**GOAL 1**
How many lines of the records contain the string "space"? Reply with the number alone.

**SOURCE**
-- begin --
After a decade spent reading and reviewing so many comics and graphic novels that it left time for little else, I’m making a concerted effort to read more prose, alternating between books that I never got round to reading and anything new that appeals to me.
I’d heard the name Fahrenheit 451 by Ray Bradbury mentioned alongside dystopian classics like 1984 and Brave New World enough times that I thought I should give it a go. For the most part, I found it a real slog, labouring some compelling arguments against censorship and book burning, alongside other ideas that have aged less well, within a narrative that reduces complex human motivations and reactions to fairy tale-levels of simplicity.
As a sci-fi parable to remind us about the importance of literature to learn from the mistakes of past generations and to act as a vanguard against the decline of Western civilisation, I can see why there was a time and a place where Fahrenheit 451 had value. I can imagine people and places in the modern world where anti-intellectual movements could benefit from reading this novel and questioning whether book burning is really going to lead to the future they desire. But me? I wasn’t buying it.
Fahrenheit 451 is too far removed from the world I live in to resonate for me, at all. The women that Bradbury created are paper-thin, ranging from creepy wish-fulfilment teenagers barely on the right side of puberty to hysterical housewives that follow the same model of demonising middle-aged women that the UK and USA seems intent on indulging again in 2022. The only heroes are vapid moustached university lecturers who convince themselves that remembering old poems and standing witness while society eats itself will allow them to inherit the earth.
The prescience of Fahrenheit 451, in terms of flatscreen TVs and headphones, feels pedestrian and redundant simply because it exists in the shadow of George Orwell, whose prescience I’d argue had meaning and actual value. The world of Fahrenheit 451 feels like a Saturday-morning cartoon in comparison to 1984, which most of the Western world has had to live through for the past decade.
Another novel I recently finished reading is Adjustment Day by Chuck Palahniuk, which fittingly enough echoes (and namechecks) Fahrenheit 451, Brave New World and a lot of classic American literature. As the Godfather of transgressive fiction, Palahniuk knows a thing or two about inciting strong emotions, and I found more to empathise and connect with in a single page of Adjustment Day then the whole of Fahrenheit 451.
Palahniuk is still best known for Fight Club, the novel that created ubiquitous modern notions and phrases such as the insult ‘snowflake’. Being the author of one of the defining novels of the 1990s and giving voice to a generation of disenfranchised men puts Palahniuk in a difficult position – how can you possibly top a creation like that? Adjustment Day is a direct response to this challenge, addressing all of the disgusting complexity of modern identity politics with the same aplomb that he once wrote about emasculated men who felt betrayed by consumerism.
-- end --
**GIVEN DATA**
-- begin --
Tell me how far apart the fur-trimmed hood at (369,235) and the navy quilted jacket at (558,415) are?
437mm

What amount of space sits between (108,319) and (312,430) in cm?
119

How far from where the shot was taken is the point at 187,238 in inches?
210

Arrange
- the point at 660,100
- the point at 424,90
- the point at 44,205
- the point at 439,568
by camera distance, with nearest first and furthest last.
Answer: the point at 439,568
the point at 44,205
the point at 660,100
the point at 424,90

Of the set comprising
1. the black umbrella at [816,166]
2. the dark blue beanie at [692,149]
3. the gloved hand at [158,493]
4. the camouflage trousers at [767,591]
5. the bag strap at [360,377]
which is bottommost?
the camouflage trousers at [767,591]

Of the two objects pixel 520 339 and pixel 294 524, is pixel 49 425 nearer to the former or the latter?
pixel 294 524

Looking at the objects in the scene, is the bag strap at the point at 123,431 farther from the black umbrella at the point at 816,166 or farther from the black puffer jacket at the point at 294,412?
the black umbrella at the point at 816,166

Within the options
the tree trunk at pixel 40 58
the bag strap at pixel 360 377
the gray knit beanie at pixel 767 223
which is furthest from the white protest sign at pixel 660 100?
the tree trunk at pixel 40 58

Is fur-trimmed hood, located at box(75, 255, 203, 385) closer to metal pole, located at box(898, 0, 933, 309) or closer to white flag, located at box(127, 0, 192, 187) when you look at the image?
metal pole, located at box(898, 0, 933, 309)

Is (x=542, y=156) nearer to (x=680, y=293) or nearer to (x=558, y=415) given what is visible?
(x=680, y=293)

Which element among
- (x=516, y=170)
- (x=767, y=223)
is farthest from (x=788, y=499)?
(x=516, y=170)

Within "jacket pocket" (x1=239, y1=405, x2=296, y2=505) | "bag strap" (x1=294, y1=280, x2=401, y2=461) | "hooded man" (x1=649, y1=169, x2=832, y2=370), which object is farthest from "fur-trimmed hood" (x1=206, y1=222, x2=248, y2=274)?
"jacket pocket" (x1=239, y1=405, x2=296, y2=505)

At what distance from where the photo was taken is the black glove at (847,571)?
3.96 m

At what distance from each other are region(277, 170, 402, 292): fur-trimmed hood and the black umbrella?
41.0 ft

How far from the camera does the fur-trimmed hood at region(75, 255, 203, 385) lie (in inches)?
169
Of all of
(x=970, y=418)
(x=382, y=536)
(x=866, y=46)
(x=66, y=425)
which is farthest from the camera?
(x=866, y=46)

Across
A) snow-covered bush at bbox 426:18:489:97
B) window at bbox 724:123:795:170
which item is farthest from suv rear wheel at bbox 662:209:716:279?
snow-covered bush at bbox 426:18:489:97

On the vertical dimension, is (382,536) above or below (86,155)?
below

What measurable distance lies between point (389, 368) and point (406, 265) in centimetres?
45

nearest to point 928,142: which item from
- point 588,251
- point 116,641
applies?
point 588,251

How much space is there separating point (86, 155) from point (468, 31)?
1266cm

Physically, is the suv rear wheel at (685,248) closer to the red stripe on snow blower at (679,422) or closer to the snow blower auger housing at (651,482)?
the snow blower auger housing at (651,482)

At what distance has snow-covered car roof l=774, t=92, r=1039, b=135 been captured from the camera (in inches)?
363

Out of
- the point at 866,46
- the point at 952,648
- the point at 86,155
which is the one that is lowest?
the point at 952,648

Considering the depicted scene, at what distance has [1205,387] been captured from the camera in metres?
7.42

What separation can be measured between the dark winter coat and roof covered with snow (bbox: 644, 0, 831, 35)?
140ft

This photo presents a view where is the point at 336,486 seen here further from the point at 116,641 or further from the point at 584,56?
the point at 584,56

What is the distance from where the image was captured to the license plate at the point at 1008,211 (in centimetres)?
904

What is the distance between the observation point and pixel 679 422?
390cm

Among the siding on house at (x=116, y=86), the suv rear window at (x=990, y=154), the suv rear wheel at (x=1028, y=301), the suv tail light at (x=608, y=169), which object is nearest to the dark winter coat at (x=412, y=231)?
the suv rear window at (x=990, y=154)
-- end --
**GOAL 2**
Which book titles are mentioned in the book review above? List each one once.

**EXERCISE RESULT 1**
2

**EXERCISE RESULT 2**
Fahrenheit 451
1984
Brave New World
Adjustment Day
Fight Club